Skin Substitutes

Skin Substitutes

For many severely burned patients skin grafts using their own healthy skin is not possible because they have very little healthy skin or they are not strong enough for surgery. The other alternatives to cover burn wounds is to use cadaver skins or animal skin. The body will reject both of these options within a few days and the surgery will need to be performed again. For years healthcare professionals working in burn units have hoped for the day that they could pull substitute skin off a shelf, that day has finally come. In 1997, a new synthetic product called Dermagraft-TC became available to doctors and patients. Dermagraft-TC is made from living human cells and it is being used instead of cadaver skin.

The FDA approved Dermagraft-TC and two artificial “interactive” burn dressings for use in treating third-degree burns. They are Integra Artificial Skin and Original BioBrane. Unlike traditional bandages, some new dressings promote wound healing by interacting directly with body tissues.

BioBrane is a nylon material that contains a gelatin that interacts with clotting factors in the wound. That interaction causes the dressing to adhere better, forming a more durable protective layer.

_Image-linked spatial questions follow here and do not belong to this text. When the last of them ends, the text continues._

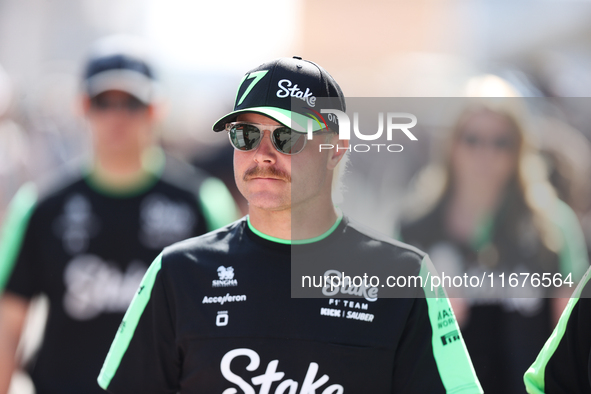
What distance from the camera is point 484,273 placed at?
124 inches

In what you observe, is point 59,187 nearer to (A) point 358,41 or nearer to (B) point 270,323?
(B) point 270,323

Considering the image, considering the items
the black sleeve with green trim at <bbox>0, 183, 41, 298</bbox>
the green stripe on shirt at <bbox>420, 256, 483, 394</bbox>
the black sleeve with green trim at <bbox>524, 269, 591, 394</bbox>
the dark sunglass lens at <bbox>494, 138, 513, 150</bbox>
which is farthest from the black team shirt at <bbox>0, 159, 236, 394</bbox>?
the black sleeve with green trim at <bbox>524, 269, 591, 394</bbox>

Integra is a two-layered dressing. The top layer serves as a temporary synthetic epidermis; the layer below serves as a foundation for re-growth of dermal tissue. The underlying layer is made of collagen fibers that act as a lattice through which the body can begin to align cells to recreate its own dermal tissue.

Other substitute skin products may become available soon. Organogenesis Inc. is selling its Apilgra, a living “human skin equivalent” to treat wounds and ulcers in Canada and the company is seeking approval for sales in the U.S. Additionally, LifeCell Corporation makes implantable human tissue for use in reconstructive surgery and burn treatment.

In addition to artificial skins is cultured skin. Doctors are able to take a postage stamp-sized piece of skin from the patient and grow the skin under special tissue culture conditions. From this small piece of skin, technicians can grow enough skin to cover nearly the entire body in just 3 weeks. Cultured skin has been available in the U.S. for a decade.

Artificial skins are only a temporary fix; the patient will still need skin grafts. However, with the use of artificial skins means a thinner skin graft, which allows the donor site and the patient to heal faster with fewer surgeries.

The use of artificial skins has not yet been perfected and they are not right for every burn patient. Additionally scarring still results, but it may be less severe.